▶ [Entries from a dataset]

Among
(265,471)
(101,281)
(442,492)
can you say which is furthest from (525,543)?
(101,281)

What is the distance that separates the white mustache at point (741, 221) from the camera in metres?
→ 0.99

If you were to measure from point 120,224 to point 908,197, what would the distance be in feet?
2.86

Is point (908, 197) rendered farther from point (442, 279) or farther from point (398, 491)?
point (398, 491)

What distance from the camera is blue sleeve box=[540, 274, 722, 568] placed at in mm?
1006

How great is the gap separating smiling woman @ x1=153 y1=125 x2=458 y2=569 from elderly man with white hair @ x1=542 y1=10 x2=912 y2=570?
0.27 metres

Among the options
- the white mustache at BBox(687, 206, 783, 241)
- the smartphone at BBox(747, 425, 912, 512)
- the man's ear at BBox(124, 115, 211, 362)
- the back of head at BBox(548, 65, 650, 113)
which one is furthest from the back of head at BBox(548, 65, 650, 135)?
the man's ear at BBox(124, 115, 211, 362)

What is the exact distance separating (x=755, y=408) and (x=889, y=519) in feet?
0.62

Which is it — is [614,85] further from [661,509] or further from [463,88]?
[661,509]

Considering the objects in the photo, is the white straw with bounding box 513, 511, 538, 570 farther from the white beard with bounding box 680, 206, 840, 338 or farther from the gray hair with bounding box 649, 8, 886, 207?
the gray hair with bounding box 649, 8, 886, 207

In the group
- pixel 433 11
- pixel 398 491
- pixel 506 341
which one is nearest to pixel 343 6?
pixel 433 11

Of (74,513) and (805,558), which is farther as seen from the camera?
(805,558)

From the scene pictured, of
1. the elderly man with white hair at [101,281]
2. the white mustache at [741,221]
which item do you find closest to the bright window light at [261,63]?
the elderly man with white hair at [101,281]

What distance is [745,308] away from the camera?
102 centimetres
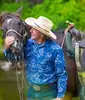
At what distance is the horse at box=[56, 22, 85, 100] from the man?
0.71 meters

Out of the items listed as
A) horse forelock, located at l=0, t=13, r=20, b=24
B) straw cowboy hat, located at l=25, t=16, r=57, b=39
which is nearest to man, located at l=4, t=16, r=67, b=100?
straw cowboy hat, located at l=25, t=16, r=57, b=39

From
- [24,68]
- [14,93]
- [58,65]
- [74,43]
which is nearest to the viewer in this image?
[58,65]

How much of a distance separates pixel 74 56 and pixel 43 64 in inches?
39.8

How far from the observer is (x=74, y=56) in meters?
6.08

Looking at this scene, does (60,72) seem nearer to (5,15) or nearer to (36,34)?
(36,34)

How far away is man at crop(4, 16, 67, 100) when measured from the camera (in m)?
5.12

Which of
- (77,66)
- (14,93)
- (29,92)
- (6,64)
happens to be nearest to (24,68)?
(29,92)

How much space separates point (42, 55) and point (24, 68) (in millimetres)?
487

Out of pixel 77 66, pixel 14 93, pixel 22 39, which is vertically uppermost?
pixel 22 39

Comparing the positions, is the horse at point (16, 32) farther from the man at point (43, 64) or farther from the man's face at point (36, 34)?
the man's face at point (36, 34)

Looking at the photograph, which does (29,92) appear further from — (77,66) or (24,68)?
(77,66)

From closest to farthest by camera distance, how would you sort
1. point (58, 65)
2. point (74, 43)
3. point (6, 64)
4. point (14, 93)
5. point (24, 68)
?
point (58, 65) < point (24, 68) < point (74, 43) < point (14, 93) < point (6, 64)

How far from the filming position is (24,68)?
556cm

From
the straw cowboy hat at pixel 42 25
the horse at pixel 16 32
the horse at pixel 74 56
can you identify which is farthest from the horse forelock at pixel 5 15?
the horse at pixel 74 56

▶ [JOB] Set down only the lines running from the line with "In the group" to the end of the entries, inclusive; omit every picture.

▶ [REPLY]
In the group
- pixel 433 11
- pixel 398 491
- pixel 506 341
which one is nearest to pixel 343 6?
pixel 433 11

Of (74,513) and (805,558), which is farther as seen from the camera?
(805,558)

From the scene pictured, of
1. the elderly man with white hair at [101,281]
2. the white mustache at [741,221]
which item do you find closest to the bright window light at [261,63]?
the elderly man with white hair at [101,281]

What distance is [745,308] away from the camera?
102 centimetres
At what distance is the horse at box=[56, 22, 85, 100] from the man?
0.71 meters

Out of the items listed as
A) horse forelock, located at l=0, t=13, r=20, b=24
B) straw cowboy hat, located at l=25, t=16, r=57, b=39
which is nearest to man, located at l=4, t=16, r=67, b=100?
straw cowboy hat, located at l=25, t=16, r=57, b=39

From
- [24,68]
- [14,93]
- [58,65]
- [74,43]
which is nearest to the viewer in this image?
[58,65]

How much of a distance separates pixel 74 56 and pixel 43 64 in inches?
39.8

How far from the observer is (x=74, y=56) in meters?
6.08

Looking at this scene, does (60,72) seem nearer to (5,15) or nearer to (36,34)?
(36,34)

How far away is man at crop(4, 16, 67, 100) when measured from the camera (in m)?
5.12

Which of
- (77,66)
- (14,93)
- (29,92)
- (6,64)
happens to be nearest to (24,68)?
(29,92)

How much space separates point (42, 55) and point (24, 68) (in millimetres)?
487

Out of pixel 77 66, pixel 14 93, pixel 22 39, which is vertically uppermost?
pixel 22 39

Comparing the positions, is the horse at point (16, 32) farther from the man at point (43, 64) or farther from the man's face at point (36, 34)?
the man's face at point (36, 34)

Looking at the photograph, which does (29,92) appear further from — (77,66) or (24,68)?
(77,66)

From closest to farthest by camera distance, how would you sort
1. point (58, 65)
2. point (74, 43)
3. point (6, 64)
4. point (14, 93)
5. point (24, 68)
?
point (58, 65) < point (24, 68) < point (74, 43) < point (14, 93) < point (6, 64)

How far from the filming position is (24,68)?
556cm

From
the straw cowboy hat at pixel 42 25
the horse at pixel 16 32
the horse at pixel 74 56
can you identify which is farthest from the horse forelock at pixel 5 15?
the horse at pixel 74 56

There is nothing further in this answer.